さらに、Moody’sのMCP(Model Context Protocol)を通じて、6社以上の公開・非公開企業の信用格付けデータへのアクセスも提供される。金融業務において信用リスクの判断は不可欠であり、こうしたデータソースとのシームレスな連携は、エージェントの実用性を大きく高める要素となる。

大手金融機関が本格導入──150億ドルの資金調達も

Anthropicによれば、大手銀行、資産運用会社、保険会社がすでにClaudeを採用しているという。米Fortuneの報道によると、JPMorgan Chase、Goldman Sachs、Citi、AIG、Visaなどが本番環境で活用しているとのことだ。

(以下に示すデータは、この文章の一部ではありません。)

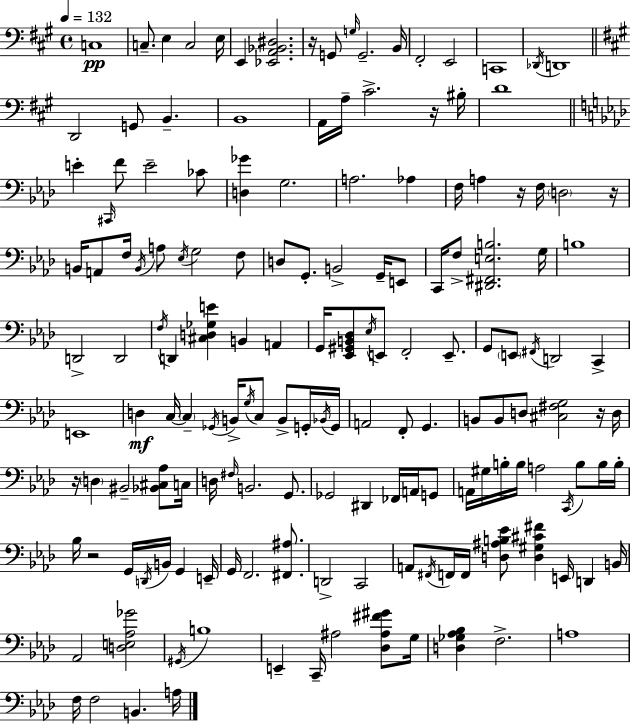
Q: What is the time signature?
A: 4/4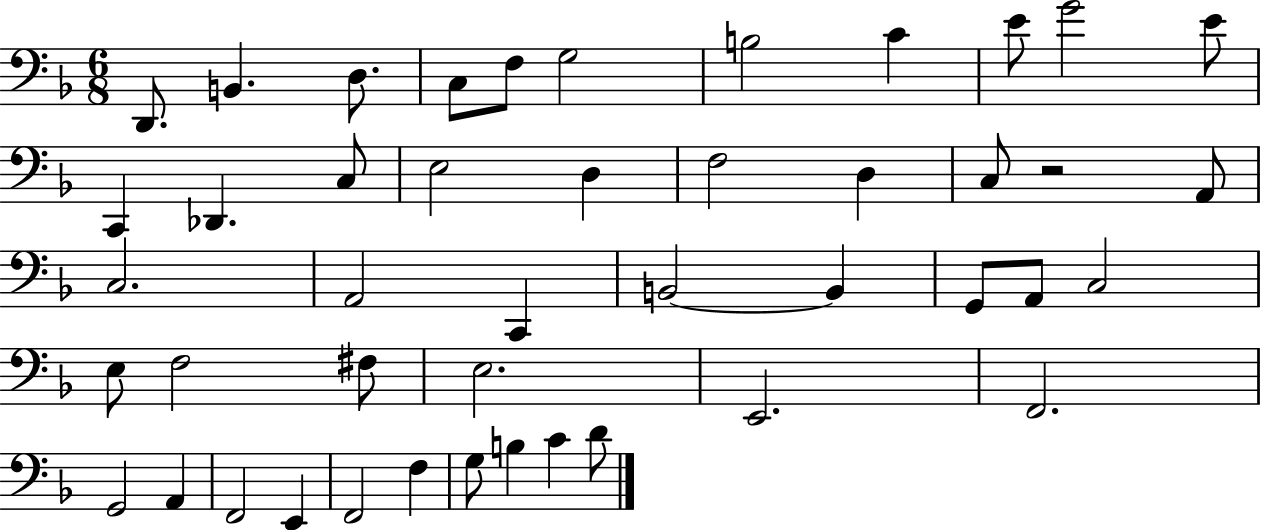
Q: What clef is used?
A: bass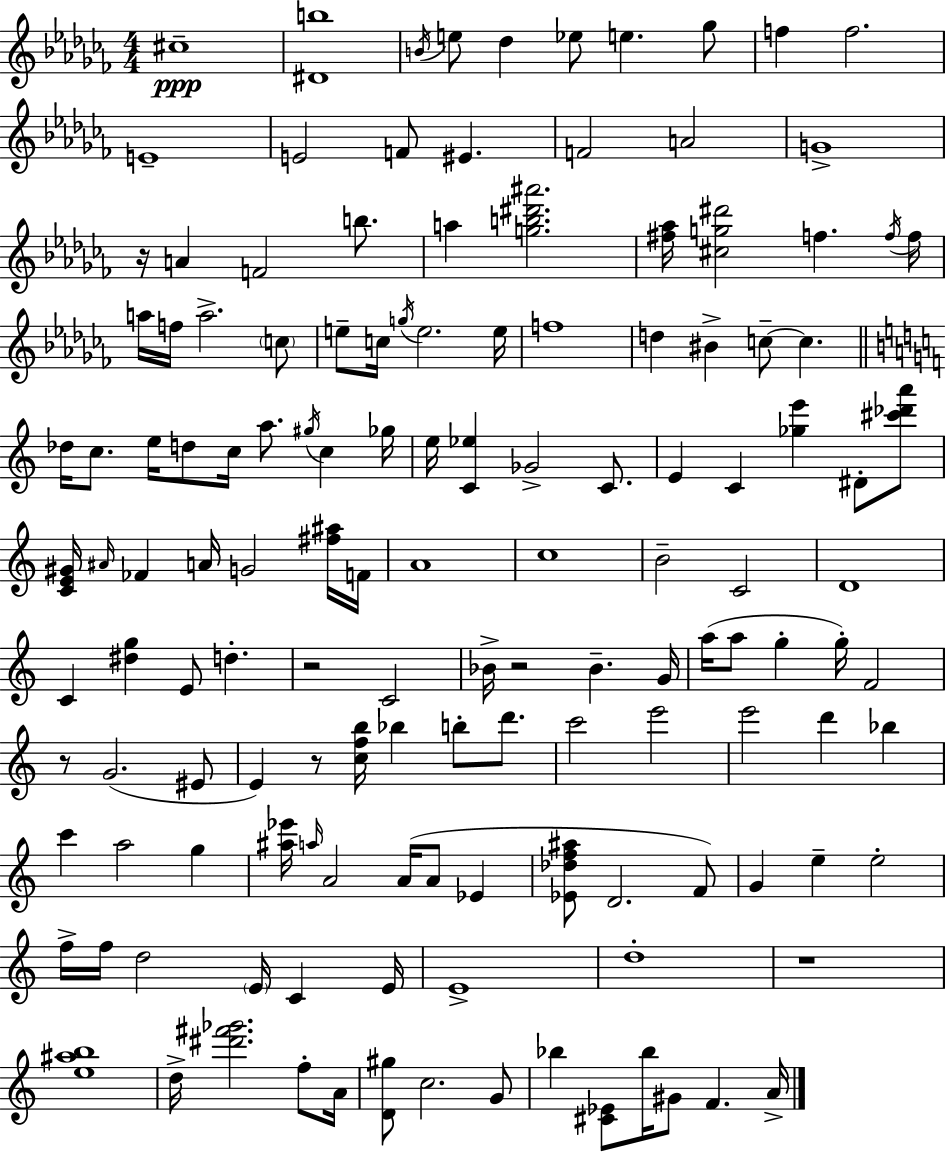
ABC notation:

X:1
T:Untitled
M:4/4
L:1/4
K:Abm
^c4 [^Db]4 B/4 e/2 _d _e/2 e _g/2 f f2 E4 E2 F/2 ^E F2 A2 G4 z/4 A F2 b/2 a [gb^d'^a']2 [^f_a]/4 [^cg^d']2 f f/4 f/4 a/4 f/4 a2 c/2 e/2 c/4 g/4 e2 e/4 f4 d ^B c/2 c _d/4 c/2 e/4 d/2 c/4 a/2 ^g/4 c _g/4 e/4 [C_e] _G2 C/2 E C [_ge'] ^D/2 [^c'_d'a']/2 [CE^G]/4 ^A/4 _F A/4 G2 [^f^a]/4 F/4 A4 c4 B2 C2 D4 C [^dg] E/2 d z2 C2 _B/4 z2 _B G/4 a/4 a/2 g g/4 F2 z/2 G2 ^E/2 E z/2 [cfb]/4 _b b/2 d'/2 c'2 e'2 e'2 d' _b c' a2 g [^a_e']/4 a/4 A2 A/4 A/2 _E [_E_df^a]/2 D2 F/2 G e e2 f/4 f/4 d2 E/4 C E/4 E4 d4 z4 [e^ab]4 d/4 [^d'^f'_g']2 f/2 A/4 [D^g]/2 c2 G/2 _b [^C_E]/2 _b/4 ^G/2 F A/4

Anthropicは以前、Blackstone、Hellman & Friedman、Goldman Sachsらとの150億ドル規模の資金調達を発表している。この資金調達は、Claudeを中核としたエンタープライズAIサービスの拡大を目的としたもので、金融セクターはその最重要ターゲットの一つに位置づけられている。

金融×AIエージェントの本格幕開け

今回の発表は、AIエージェントが単なるチャットボットの域を超え、金融機関の実務フローに深く組み込まれる段階に入ったことを示している。ピッチブック作成からKYCスクリーニングまで、金融のプロフェッショナルが日常的に行う業務をAIが支援し、Microsoft 365や外部データソースとの連携によって実用性が担保される──この構造は、今後の金融業界におけるAI活用の標準モデルとなる可能性を秘めている。


FAQ

Q: Anthropicの金融向けAIエージェントテンプレートは誰が利用できるか? A: Anthropicの金融サービス向けマーケットプレイスで公開されており、Claudeの有料プランユーザーであれば利用可能である。Claude CoworkやClaude Codeのプラグインとして対話的に使う方法と、Claude Managed Agentsとして自律稼働させる方法の2つの利用形態が用意されている。

Q: Microsoft 365との連携はどのアプリで利用できるか? A: Excel、PowerPoint、Wordでアドオンとして利用可能となる。Outlookは今後の対応予定だ。アドオンをインストールするとアプリ間でコンテキストが自動的に引き継がれ、データの再入力なしにExcelのデータをPowerPointに反映させるなどが可能になる。

Q: どのような外部データにアクセスできるか? A: Dun & Bradstreet、Financial Modeling Prep、IBISWorld、Veriskなど8社のデータプロバイダーとの接続が提供される。さらにMoody’sのMCPを通じて信用格付けデータにもアクセス可能で、業界データや財務インタラクティブ情報などにリアルタイムで接続できる。